Landry Comes Out Swinging In 2012 Congressional Bid

Voters in the 7th Congressional District may not know U.S. Rep. Jeff Landry now, but he made it clear Friday he plans to be a force to be reckoned with during next year’s national elections.

Landry, R-New Iberia, was one of three congressmen who spoke at the Chamber/Southwest Louisiana’s Legis-Gator Luncheon. It’s an annual affair where the chamber hears from national and state legislators and recognizes those who have been friendly to business interests.

U.S. Rep. Charles Boustany, R-Lafayette, represents the 7th District now, but it will disappear because the state lost a congressional seat. The coastal area that runs from the Texas line through Calcasieu and Cameron parishes and eastward past Lafayette will be in the newly drawn 3rd Congressional District.

Landry is a freshman congressman who saw his district split three ways during the Legislature’s redistricting session earlier this year. However, he is expected to challenge Boustany next year since his residence is in the 3rd District.

The nearly 800 people at the luncheon got an early preview of what promises to be Landry’s campaign themes. He said seniority — which Boustany enjoys — is no big deal. And he attacked the recent debt ceiling compromise that Boustany supported and Landry opposed.

Tea party favorite

Landry is a darling of the tea party crowd and it thinks the compromise was a sellout. Shortly after the 269-161 House vote to approve the deal, Landry said it failed to include long-term solutions to reckless congressional spending. It passed the Senate 74-26.

“I’m sure by Washington standards, today’s deal is a great accomplishment, but by American standards, it comes up short,” Landry said. He told those at the luncheon the compromise simply “kicked the can down the road.”

Landry appears to have picked up a couple of high-powered allies — Gov. Bobby Jindal and U.S. Sen. David Vitter, R-Metairie.

Jindal may deny any political connection, but he doesn’t like compromises any better than Landry.

“If you want to be popular with the editorial boards, nothing will make you as popular with the intelligentsia in America as ‘compromise’,” Jindal told the Republican National Committee earlier this month. “I have found in government that it pays to be stubborn. It pays to stick to your guns.”

Vitter also opposed the debt ceiling compromise, and he and Landry are teaming up to talk about it during a couple of public forums, one of them Wednesday in Lake Charles. A spokesman for the senator told political writer John Maginnis people shouldn’t read too much into the fact Vitter and Landry will be conducting public forums on the compromise.

Maybe not, but Landry, Jindal and Vitter are all singing the same tune.

Ultra-conservatives consider compromise a dirty word, but it’s the only way things get done in Washington and anywhere else. And compromising doesn’t mean you have to sell out your political principles. We learned that from the men who wrote our U.S. Constitution.

The compromise does include a balanced-budget amendment pushed by the tea party and favored by many Americans, but Landry insists it’s a toothless tiger.

Boustany said he knows the compromise doesn’t settle long-term problems, but calls it a start. The nation’s financial solvency depended on getting the debt ceiling issue resolved, he said.

# Problem 1
In the article on Landry's 2012 congressional bid, about how many people attended the Legis-Gator Luncheon?
# Problem 2
Rewrite everything from "Landry is a darling" down to "better than Landry." in the article on Landry's congressional bid, replacing "luncheon" with "event".

# Data entries
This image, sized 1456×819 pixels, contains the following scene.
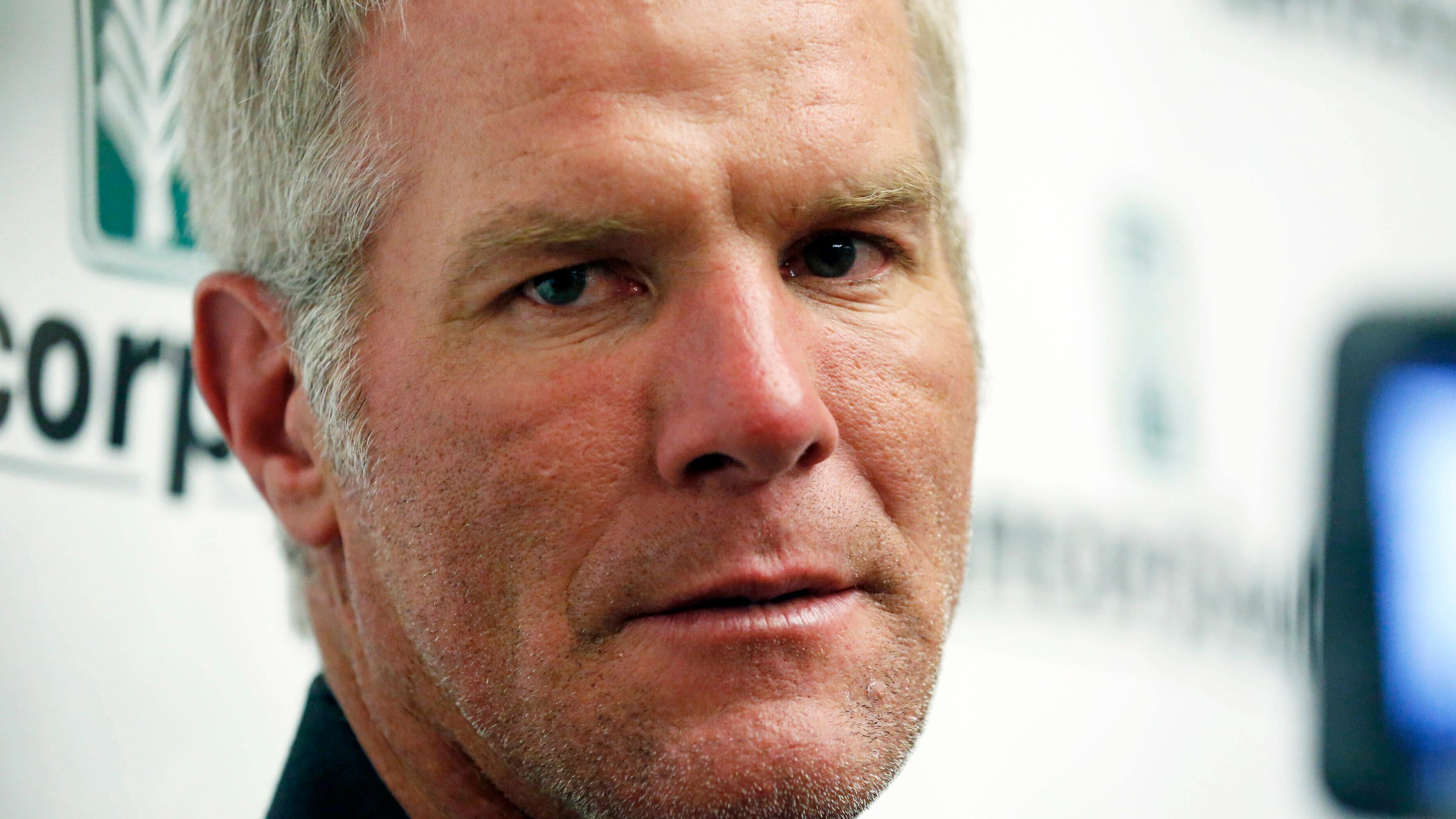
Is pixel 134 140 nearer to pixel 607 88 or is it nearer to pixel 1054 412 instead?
pixel 607 88

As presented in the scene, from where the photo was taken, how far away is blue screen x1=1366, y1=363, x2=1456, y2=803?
2350 millimetres

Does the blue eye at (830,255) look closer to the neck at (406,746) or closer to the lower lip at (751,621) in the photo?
the lower lip at (751,621)

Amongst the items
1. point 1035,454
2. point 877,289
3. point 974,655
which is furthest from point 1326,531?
point 877,289

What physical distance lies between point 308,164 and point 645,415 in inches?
17.1

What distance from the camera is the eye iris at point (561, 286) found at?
3.71 ft

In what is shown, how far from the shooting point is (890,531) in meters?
1.16

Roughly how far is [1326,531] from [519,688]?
1.84 meters

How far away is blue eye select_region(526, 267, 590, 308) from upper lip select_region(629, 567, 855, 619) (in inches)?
10.6

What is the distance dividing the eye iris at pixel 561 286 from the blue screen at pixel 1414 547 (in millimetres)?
1790

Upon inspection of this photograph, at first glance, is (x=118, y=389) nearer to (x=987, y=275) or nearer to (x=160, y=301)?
(x=160, y=301)

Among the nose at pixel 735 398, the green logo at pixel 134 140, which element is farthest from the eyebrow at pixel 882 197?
the green logo at pixel 134 140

# Output 1
Nearly 800 people attended.

# Output 2
Landry is a darling of the tea party crowd and it thinks the compromise was a sellout. Shortly after the 269-161 House vote to approve the deal, Landry said it failed to include long-term solutions to reckless congressional spending. It passed the Senate 74-26.

“I’m sure by Washington standards, today’s deal is a great accomplishment, but by American standards, it comes up short,” Landry said. He told those at the event the compromise simply “kicked the can down the road.”

Landry appears to have picked up a couple of high-powered allies — Gov. Bobby Jindal and U.S. Sen. David Vitter, R-Metairie.

Jindal may deny any political connection, but he doesn’t like compromises any better than Landry.